Close

Clippings

The Ark production of The Day I Swapped My Day for Two Goldfish is up for an Irish Times Theatre Award for best production.

***

From a January 15th Baltimore Sun interview with Barb Langridge, facilitator of the We’re Bookin’ book club at Central Library:

Which book have the kids most liked, so far?
Coraline by Neil Gaiman. It has a touch of The Twilight Zone and Alice in Wonderland mixed together. It’s about a 10-year-old girl, who is sort of neglected by her parents. She walks through a mirror and meets some seemingly perfect parents, but it turns out they don’t have her best interests at heart. It’s kind of spooky. The kids in our group really had strong feelings about what good parents should be like and were highly critical of the job done by the parents in this book.

***

Chivalry is reprinted in the anthology New Magics, edited by Patrick Nielsen Hayden

***

Sean Jaffe reviewed 1602 in PopMatters on January 14th.

***

Mark Russell reported the following Endless Nights review in the January 11th Pittsburgh Post Gazette:

Unlike the previous collections, “The Sandman: Endless Nights” (DC Comics, $24.95, ages 16 and up) is a self-contained work that did not appear first in serial comic form. While “The Sandman” was indeed an ongoing series, Neil Gaiman ended it at issue 75 in 1996.
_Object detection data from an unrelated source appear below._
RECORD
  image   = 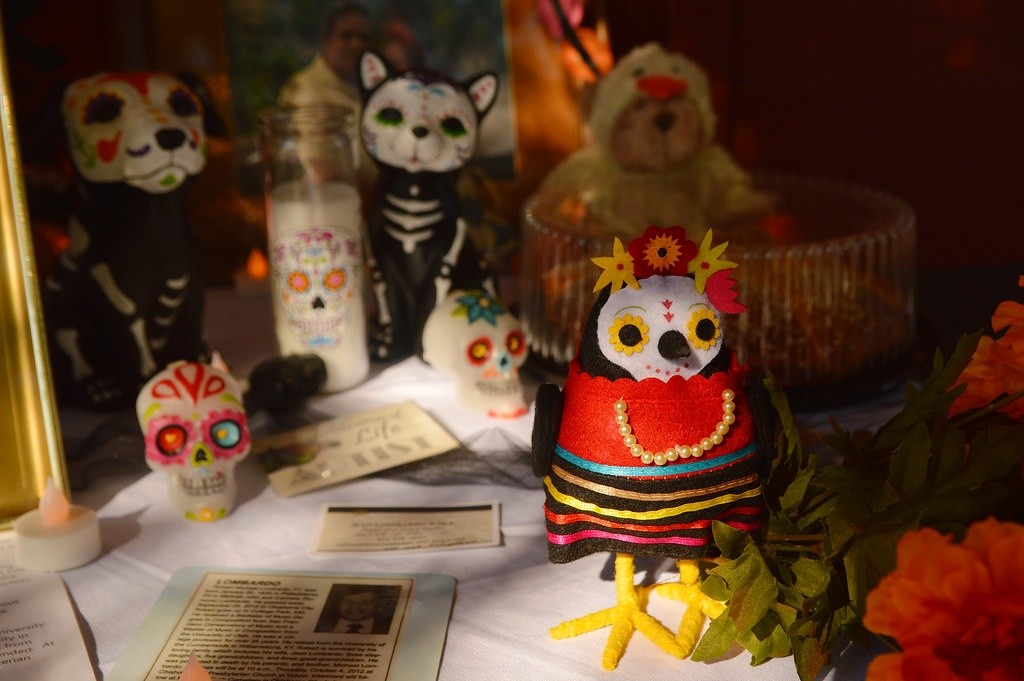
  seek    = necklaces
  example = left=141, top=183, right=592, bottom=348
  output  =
left=614, top=389, right=735, bottom=465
Since then he has written best-selling novels and worked on screenplays. Luckily for “Sandman” fans, every now and then he writes a new story about his signature character, Dream.

“Endless Nights” is a collection of seven stories about Dream and his siblings Destiny, Desire, Delirium, Despair, Destruction and Death; collectively known as The Endless.

Each story focuses on one particular family member, and to tell these tales Gaiman has enlisted an impressive group of artists.

The most potent tale in this collection is “Fifteen Portraits of Despair,” told by Gaiman with art by Barron Storey and Dave McKean. The sparse, heartbreaking prose exists amidst a series of gruesome, chaotic art panels, evoking simultaneous pain and beauty.

Certainly, this volume is not for the casual reader, and prior knowledge of “The Sandman” is helpful, although not necessary. The intensity and complexity of the stories may seem intimidating, but ultimately they are worth the investment.